→ Things to do
a. In the post about the Herbie bug, in which phase did runs begin to diverge?
b. Using the Herbie bug post, explain why the author was surprised that one program on the same input evaluated to different results on different runs.
c. Pick up the Herbie bug post after its final sentence and continue it.

→ Text shown
━━━━━━━━
A Tricky Herbie Bug

Today I found and fixed a Herbie bug. It had been bothering me for months: even when run with the same seed, Herbie's results are not reproducible. They're almost reproducible! They're close! But a few benchmarks, something like 5 or so, would differ from run to run. The bug was so tricky, so bizarre, that I just had to write about it.

The bug

I'll keep things short. I first tested a number of benchmarks until I found one where non-determinism actually happened pretty often, with most runs differing slightly. Then, looking at our logs, I concluded that the divergence happened in the prune phase, where two different runs would have the same set of candidate programs come in, but a different set go out. Looking at it further (this part took forever) I eventually realized that the same program, on the same input, would evaluate to different results on different runs. This was totally unexpected, since floating-point evaluation should be deterministic.
━━━━━━━━
→ Source material
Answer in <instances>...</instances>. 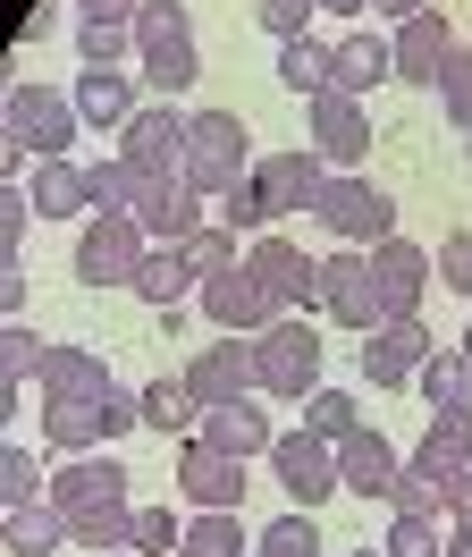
━━━━━━━━
→ Results of the exercise
a. The divergence happened in the prune phase.

b. Floating-point evaluation should be deterministic, so the same program on the same input should always give the same result. Getting different results on different runs went against that expectation.

c.
More investigation led me to a clear culprit: fma(-1.0, NaN, NaN) would usually return -1.0 but sometimes it would return NaN or even (very rarely) some random other number. This was difficult to believe:

fma corresponds directly to a CPU instruction, those don't have bugs
It's not a complicated CPU instruction either
-1.0 is not the correct answer (NaN is)

I poked around a bit more and finally found the villain: our FFI bindings.

(define-libm c_erfcf (erfc float float))
(define-libm c_expm1f (expm1 float float))
(define-libm c_log1pf (log1p float float))
(define-libm c_hypotf (hypot float float float))
(define-libm c_fmaf (fma float float float float))

The issue is that I'm loading the fma function, not the fmaf function. So: how does this cause the bug above?

But why?

Well, we first have to understand what FFI bindings do. An FFI binding:

Finds a function pointer in a shared library; here it's the fma function
Wraps it in a Racket function that we can call
That Racket function needs to place its arguments into the place the C function expects, according to its calling convention

That calling convention, for x86-64, states that the first couple of single- or double-precision float arguments go in the xmm0, xmm1, and so on registers.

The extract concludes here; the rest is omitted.